- **JOBS**
1. In the forum thread about the tiled hearth, extract the passage from "## MrGriz (Feb" up to and including "Harley (Feb 3, 2007)".
2. According to the forum thread about the tiled hearth, where did the hummingbird tile come from?
3. Carry on the forum thread about the tiled hearth from the point where it ends.

- **TEXT TO READ**
►

# My hearth and Hearthstone Phoenix stove



## colsmith (Feb 3, 2007)

I have been meaning to post a photo for a long time.  I am not what you'd call a skilled laborer, so I am proud of how lovely our hearth is, because we built and tiled it ourselves.  The tiles we bought mostly in Turkey and Mexico.  It was a tricky job because the tiles are many different sizes, plus I had never done anything with ceramic tile before.  The hearth is quite high up, so that mucking about with the fire doesn't involve bending over except to pick up the wood underneath.  Storage for 2.5 - 3 days of wood underneath the hearth.  We sometimes use the hearth like a table when we aren't burning.


----------



## njtomatoguy (Feb 3, 2007)

SPECTACULAR!

Very nice job on the tiles!


----------



## Marty (Feb 3, 2007)

I love it!
You should think about doing some tileing on the corner walls if you have the inclination. I bet that would look great as well.

Did you get those tiles from an importer or go to the source?


----------



## MrGriz (Feb 3, 2007)

Looks great!  I like the idea of raising the hearth that high, I bet it makes starting and feeding the fire much easier.

Stay warm, it looks like we've got the cold and wind for the next week or so.


----------



## Harley (Feb 3, 2007)

Very impressive!!  great job.


----------



## MountainStoveGuy (Feb 3, 2007)

thats probably the most unique hearth pad i have seen. Nice work.


----------



## Roospike (Feb 3, 2007)

Now that is one *HOT* look-n corner.  ;-)


----------



## colsmith (Feb 5, 2007)

Since you are so sweet and complimentary, let me show you a little detail of some of the tiles up one side, so you can see the little ones better and tell me how lovely they are.   The really small ones are all from Mexico.  The hummingbird tile cost as much as any dozen of the other ones, it is from the National Wildflower Research Center outside of Austin, TX.   The sort of sad thing is that about a month ago we found a few gorgeous tiles from Turkey that we should have put in the hearth, but we couldn't find them a year ago when building the hearth.  Hubby had thought there were a few more, but we've had them since 1993, so it was hard to be sure, and a relief to finally use them.  We do intend to put some tiles up behind our kitchen stove, so that when jam spatters we can clean it off the walls.  I make a lot of jam, and those hot spatters just don't come off plaster very well.  They would wipe off tile just fine, though.

◄

- **ENTRIES PROVIDED**
►

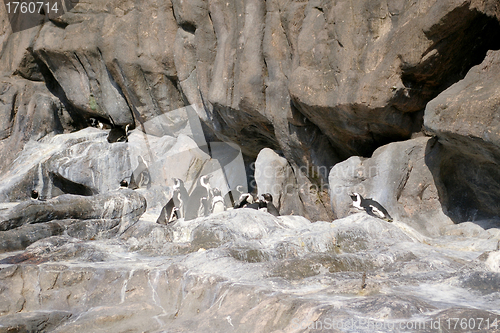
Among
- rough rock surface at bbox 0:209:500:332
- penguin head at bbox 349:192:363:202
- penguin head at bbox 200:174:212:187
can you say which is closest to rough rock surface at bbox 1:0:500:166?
penguin head at bbox 200:174:212:187

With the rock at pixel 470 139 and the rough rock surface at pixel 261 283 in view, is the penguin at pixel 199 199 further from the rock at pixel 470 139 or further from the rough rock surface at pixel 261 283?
the rock at pixel 470 139

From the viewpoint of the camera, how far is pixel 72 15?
587 inches

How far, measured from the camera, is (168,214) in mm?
10281

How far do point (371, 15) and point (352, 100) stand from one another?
152cm

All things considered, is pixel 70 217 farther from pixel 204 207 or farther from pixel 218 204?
pixel 204 207

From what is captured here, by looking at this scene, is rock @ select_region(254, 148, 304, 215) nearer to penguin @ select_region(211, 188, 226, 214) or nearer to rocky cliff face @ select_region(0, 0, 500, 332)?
rocky cliff face @ select_region(0, 0, 500, 332)

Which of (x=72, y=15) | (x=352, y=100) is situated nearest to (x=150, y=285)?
(x=352, y=100)

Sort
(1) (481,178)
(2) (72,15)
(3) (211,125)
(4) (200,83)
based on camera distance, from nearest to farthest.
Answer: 1. (1) (481,178)
2. (4) (200,83)
3. (3) (211,125)
4. (2) (72,15)

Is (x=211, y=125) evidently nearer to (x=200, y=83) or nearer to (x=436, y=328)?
(x=200, y=83)

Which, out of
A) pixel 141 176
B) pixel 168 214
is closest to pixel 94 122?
pixel 141 176

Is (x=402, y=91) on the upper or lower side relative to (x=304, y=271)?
upper

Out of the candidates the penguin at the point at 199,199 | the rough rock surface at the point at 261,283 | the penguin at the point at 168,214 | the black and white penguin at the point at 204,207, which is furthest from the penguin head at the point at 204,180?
the rough rock surface at the point at 261,283

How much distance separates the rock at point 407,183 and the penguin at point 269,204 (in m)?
1.77

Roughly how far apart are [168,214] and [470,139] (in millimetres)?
6320
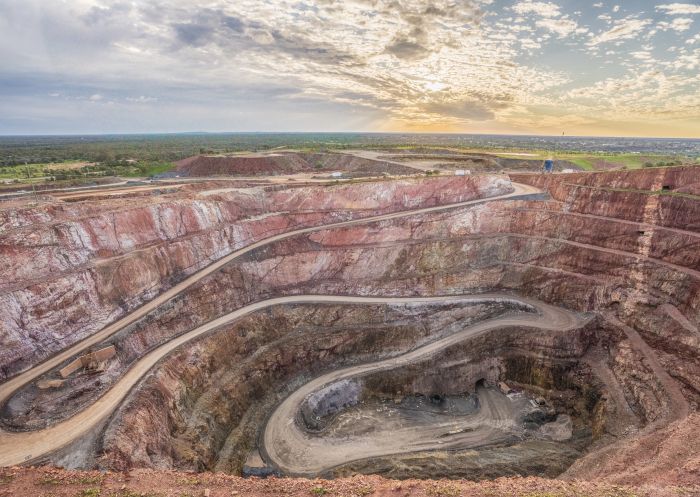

◄

- **WRITTEN ANSWERS**
1.
## MrGriz (Feb 3, 2007)

Looks great!  I like the idea of raising the hearth that high, I bet it makes starting and feeding the fire much easier.

Stay warm, it looks like we've got the cold and wind for the next week or so.


----------



## Harley (Feb 3, 2007)

2. It came from the National Wildflower Research Center outside of Austin, TX.

3.
P.S.  It is -10 right now here, BRRR!  You can bet our fire is going full tilt.


----------



## begreen (Feb 6, 2007)

Oh man that's stunning. Very creative, nice work!


----------



## colsmith (Feb 6, 2007)

I forgot to answer Marty.  We bought the tiles directly.  We were really taken with the tiles in Turkey in the mosques and palaces and fountains, so we bought some with no particular purpose in mind.  They sat in closets for 13 years.  They were heavy, we bought them on a vacation when we lived in Paris one summer (hubby was working there.)  When we moved back to the U.S. from France we had 180 lbs. of luggage, NOT counting our very heavy carryons (which is where the tiles were, we didn't want them getting broken in the checked bags) so we had actual wounds on our shoulders from baggage straps and things.  Had to do the carrying our luggage partly down the street, then go back for more, kind of shuffle.  We got a great rug in Turkey, too.

The tiles from Mexico we bought for this purpose.  I laid out the tiles we had, and estimated how many more we would need, and bought some extras as well.  We went to Monterrey, where they make a lot of ceramic tiles.  We went there to sightsee for a couple days, but also to get tiles.  The curved edge tiles were about a quarter of the price they go for here.  We also bought some in Nuevo Progreso, a border town where old people from Texas go to buy drugs and souvenirs and go to the dentist.  We like to travel, obviously you don't really save money on the purchases unless you are going there anyway.  

I used one of the cobalt blue tiles as the thing to scan to come up with the paint color for the wooden frame of the hearth.  I thought I was very clever.  The hearths at the fireplace stores were mostly very boring and beige or brown, and very low.  We are both tall so we wanted something higher up.  Nice for firewatching from the couch and other locations as well.  We have mirrors in strategic places so we can see the fire from the adjacent rooms as well.


----------



## Mo Heat (Feb 6, 2007)

Very nice. Any photos of the work in progress? I'd love to see some of the construction details. 

I like the idea of it being up so high. I'm not sure why, but I never even thought of doing something like that.


----------



## colsmith (Feb 7, 2007)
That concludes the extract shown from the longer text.